• **WORK TO DO**
Set down exactly the lines from the one containing "Is glass panel" through the end of the records below, both included, and nothing else.

• **MATERIAL FOR THIS EXERCISE**

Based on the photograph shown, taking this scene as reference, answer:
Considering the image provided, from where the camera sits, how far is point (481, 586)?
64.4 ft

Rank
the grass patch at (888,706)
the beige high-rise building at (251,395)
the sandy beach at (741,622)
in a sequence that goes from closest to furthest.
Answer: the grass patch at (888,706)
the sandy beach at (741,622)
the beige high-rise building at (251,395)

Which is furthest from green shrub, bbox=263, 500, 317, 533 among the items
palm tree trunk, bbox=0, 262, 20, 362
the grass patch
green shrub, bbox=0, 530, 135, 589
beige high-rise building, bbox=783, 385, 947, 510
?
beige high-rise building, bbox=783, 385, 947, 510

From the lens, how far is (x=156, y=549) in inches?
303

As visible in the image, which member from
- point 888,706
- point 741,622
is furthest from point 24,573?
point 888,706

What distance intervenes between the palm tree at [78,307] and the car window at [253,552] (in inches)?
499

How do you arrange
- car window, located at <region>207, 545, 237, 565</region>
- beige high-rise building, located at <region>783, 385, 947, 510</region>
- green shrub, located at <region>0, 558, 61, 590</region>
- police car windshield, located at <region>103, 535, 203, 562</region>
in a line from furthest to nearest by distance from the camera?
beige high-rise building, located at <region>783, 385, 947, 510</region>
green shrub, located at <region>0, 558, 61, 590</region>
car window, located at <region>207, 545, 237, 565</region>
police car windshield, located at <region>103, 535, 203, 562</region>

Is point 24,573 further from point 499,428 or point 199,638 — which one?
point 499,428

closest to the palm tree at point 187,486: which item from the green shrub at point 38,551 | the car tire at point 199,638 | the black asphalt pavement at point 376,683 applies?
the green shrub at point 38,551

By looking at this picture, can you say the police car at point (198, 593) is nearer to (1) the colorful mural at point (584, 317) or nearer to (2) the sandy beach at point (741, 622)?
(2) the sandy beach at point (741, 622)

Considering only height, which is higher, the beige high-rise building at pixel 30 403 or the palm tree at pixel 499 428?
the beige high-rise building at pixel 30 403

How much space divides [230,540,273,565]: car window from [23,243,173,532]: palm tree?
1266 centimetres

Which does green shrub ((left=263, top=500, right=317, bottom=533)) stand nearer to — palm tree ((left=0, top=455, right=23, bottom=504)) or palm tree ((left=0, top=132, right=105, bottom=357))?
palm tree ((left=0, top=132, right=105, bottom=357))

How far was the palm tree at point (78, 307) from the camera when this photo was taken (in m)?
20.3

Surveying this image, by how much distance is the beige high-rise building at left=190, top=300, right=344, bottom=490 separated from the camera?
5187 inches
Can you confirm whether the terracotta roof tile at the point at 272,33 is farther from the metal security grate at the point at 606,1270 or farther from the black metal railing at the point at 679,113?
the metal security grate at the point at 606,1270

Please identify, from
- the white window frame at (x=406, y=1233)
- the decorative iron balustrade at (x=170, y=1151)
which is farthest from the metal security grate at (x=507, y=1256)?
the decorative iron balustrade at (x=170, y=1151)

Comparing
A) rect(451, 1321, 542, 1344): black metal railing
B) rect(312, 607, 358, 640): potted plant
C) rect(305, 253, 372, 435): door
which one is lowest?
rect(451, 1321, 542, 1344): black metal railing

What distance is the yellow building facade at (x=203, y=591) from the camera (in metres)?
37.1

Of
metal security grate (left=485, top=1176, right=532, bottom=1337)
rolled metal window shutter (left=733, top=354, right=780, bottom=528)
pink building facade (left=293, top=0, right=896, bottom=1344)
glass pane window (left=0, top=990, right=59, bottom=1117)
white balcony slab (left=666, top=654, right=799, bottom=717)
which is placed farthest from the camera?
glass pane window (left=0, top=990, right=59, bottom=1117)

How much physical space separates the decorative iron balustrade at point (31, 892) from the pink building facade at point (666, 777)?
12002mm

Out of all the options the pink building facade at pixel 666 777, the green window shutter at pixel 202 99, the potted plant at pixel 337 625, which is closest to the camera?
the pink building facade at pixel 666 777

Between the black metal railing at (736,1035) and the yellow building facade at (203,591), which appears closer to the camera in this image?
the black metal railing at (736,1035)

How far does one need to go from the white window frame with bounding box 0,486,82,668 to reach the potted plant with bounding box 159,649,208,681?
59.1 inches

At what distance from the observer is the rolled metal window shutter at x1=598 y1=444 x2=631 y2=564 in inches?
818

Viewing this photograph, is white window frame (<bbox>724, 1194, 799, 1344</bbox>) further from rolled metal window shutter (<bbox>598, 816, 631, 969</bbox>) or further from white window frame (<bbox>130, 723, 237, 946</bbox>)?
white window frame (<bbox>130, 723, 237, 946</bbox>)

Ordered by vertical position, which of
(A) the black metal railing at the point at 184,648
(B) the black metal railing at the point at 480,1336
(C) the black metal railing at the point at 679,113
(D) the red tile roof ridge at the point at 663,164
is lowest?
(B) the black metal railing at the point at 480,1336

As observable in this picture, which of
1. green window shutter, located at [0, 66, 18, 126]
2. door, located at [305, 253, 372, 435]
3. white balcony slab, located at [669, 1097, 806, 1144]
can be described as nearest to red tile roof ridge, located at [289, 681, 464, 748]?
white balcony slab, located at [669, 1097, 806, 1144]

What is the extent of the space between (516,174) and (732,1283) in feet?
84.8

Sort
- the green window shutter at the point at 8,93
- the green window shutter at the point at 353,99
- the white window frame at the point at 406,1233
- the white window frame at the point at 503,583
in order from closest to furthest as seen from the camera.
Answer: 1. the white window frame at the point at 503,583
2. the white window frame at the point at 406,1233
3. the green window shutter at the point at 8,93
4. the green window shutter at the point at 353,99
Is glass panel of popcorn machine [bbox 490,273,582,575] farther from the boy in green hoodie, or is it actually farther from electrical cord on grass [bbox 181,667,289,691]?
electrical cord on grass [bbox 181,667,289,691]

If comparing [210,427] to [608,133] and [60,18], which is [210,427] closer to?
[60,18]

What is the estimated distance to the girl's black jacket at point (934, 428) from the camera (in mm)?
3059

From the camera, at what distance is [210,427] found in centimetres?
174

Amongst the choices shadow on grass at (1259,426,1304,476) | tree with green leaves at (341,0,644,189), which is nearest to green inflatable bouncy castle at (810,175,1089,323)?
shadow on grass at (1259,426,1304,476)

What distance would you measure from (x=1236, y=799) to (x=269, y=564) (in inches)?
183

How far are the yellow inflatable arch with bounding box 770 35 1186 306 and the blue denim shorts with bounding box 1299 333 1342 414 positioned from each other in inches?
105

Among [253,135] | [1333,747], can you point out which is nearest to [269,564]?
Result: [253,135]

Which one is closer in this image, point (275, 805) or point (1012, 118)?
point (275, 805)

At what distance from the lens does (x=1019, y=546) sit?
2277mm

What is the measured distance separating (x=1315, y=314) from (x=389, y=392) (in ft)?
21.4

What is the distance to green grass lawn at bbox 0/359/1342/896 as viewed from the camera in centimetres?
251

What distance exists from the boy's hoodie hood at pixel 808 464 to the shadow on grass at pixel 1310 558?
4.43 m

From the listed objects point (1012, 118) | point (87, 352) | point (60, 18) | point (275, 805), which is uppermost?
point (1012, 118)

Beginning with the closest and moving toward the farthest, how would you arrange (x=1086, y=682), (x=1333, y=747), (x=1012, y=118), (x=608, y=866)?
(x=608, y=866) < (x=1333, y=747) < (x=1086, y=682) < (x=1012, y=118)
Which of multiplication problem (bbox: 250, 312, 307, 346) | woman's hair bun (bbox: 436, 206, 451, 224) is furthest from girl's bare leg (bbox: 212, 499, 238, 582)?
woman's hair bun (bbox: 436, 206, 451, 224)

• **COMPLETED TASK**
Is glass panel of popcorn machine [bbox 490,273,582,575] farther from the boy in green hoodie, or is it actually farther from electrical cord on grass [bbox 181,667,289,691]?
electrical cord on grass [bbox 181,667,289,691]

If comparing [210,427] to [608,133] and [60,18], which is [210,427] closer to?
[60,18]

What is the estimated distance to the girl's black jacket at point (934, 428) from the camera (in mm)?
3059

From the camera, at what distance is [210,427] found in centimetres?
174

Amongst the choices shadow on grass at (1259,426,1304,476) | tree with green leaves at (341,0,644,189), which is nearest to green inflatable bouncy castle at (810,175,1089,323)?
shadow on grass at (1259,426,1304,476)

What distance would you measure from (x=1236, y=799) to (x=269, y=564) (in inches)?
183

How far are the yellow inflatable arch with bounding box 770 35 1186 306 and the blue denim shorts with bounding box 1299 333 1342 414 positioned from each other in inches?
105

Among [253,135] | [1333,747], can you point out which is nearest to [269,564]?
Result: [253,135]

Which one is closer in this image, point (275, 805) or point (1012, 118)?
point (275, 805)

At what distance from the lens does (x=1019, y=546) sit?
2277mm

What is the measured distance separating (x=1315, y=314) from (x=389, y=392) (in ft)?
21.4

What is the distance to green grass lawn at bbox 0/359/1342/896 as viewed from the camera in centimetres?
251

What distance exists from the boy's hoodie hood at pixel 808 464 to the shadow on grass at pixel 1310 558?
4.43 m

From the listed objects point (1012, 118) | point (87, 352) | point (60, 18) | point (275, 805), which is uppermost?
point (1012, 118)

Beginning with the closest and moving toward the farthest, how would you arrange (x=1086, y=682), (x=1333, y=747), (x=1012, y=118), (x=608, y=866)?
(x=608, y=866) < (x=1333, y=747) < (x=1086, y=682) < (x=1012, y=118)
Which of multiplication problem (bbox: 250, 312, 307, 346) | woman's hair bun (bbox: 436, 206, 451, 224) is furthest from girl's bare leg (bbox: 212, 499, 238, 582)?
woman's hair bun (bbox: 436, 206, 451, 224)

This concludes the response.